Knickerblogger's Jim Cavan, a lovely individual, wrote a lovely post for the Times's's's Off The Dribble blog today. It focuses on the Knicks' bench and how, all of a sudden, it's pretty good at basketball. One rather telling selection:
Now, with Lin at the helm, a still-recovering Baron Davis finally fit for play, the arrival of Smith, the blossoming confidence of Steve Novak and Jared Jeffries, and the imminent return of Harrellson, the Knicks suddenly have depth at nearly every position. How flush are they? For the season, the Knicks are 21st in overall bench production. During the ten games of the Linsanity era, however, the Knicks rank sixth, with a 10.8 average point differential.

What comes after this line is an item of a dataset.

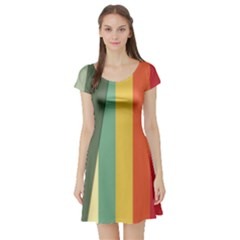 Texture Stripes Lines Color Bright Short Sleeve Skater Dress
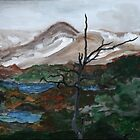Hardangervidda by Oehmig Birgit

That's really important, and it could reasonably be expected to improve if everyone can stay healthy at once. It used to be that whatever the starters built in the early going (if anything), the bench guys squandered in the second quarter. Now, like a lot of us have said, New York's bench includes enough talent to make, like, a mediocre full rotation. The second unit is actually capable of outscoring an opposing bench. They're such a lovably eclectic bunch, too. J.R. Smith and Baron Davis-- the Earl-Baron backcourt-- are a pair of heedless mercenaries balancing their competitive streaks with irrepressible jauntiness. The rest of them are rookies and waiver wire acquisitions (two of whom haven't played with this team yet), each with a distinct skill set, application, and zany personality. And of course there's Jared Jeffries, loitering around the paint poking opponents.

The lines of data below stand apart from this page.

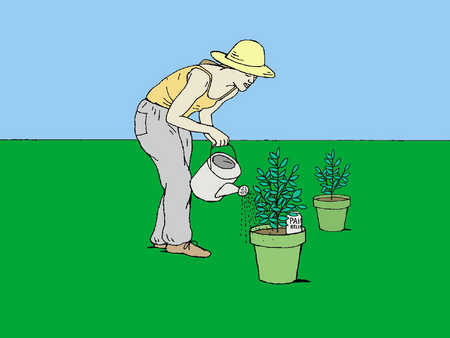 A woman watering plants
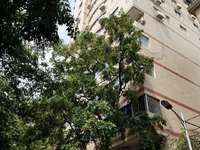 滨江苑旁电梯房自住投资 房子朝南 通风采光好,精装修 带重点十一小学和九中双学位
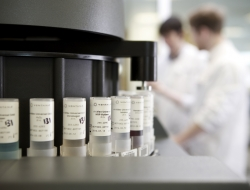 laboratories testing sample with men in white lab coats-Industrial photographs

They are both effective and stimulating-- sort of a party patrol to add some levity to the game and get the crowd excited. And again, I bet Knicks six through fifteen could beat several current NBA rosters on any given night. That's so, so far from the way things were just a month ago. And as Jim says in his post, a lot of things had to fall into place-- including some unpleasant events like Josh Harrellson's broken wrist-- for the Knicks to assemble such a useful bench. The newfound depth is pretty great and, should the Knicks find themselves in the playoffs, it's bound to be a major asset. Eggs.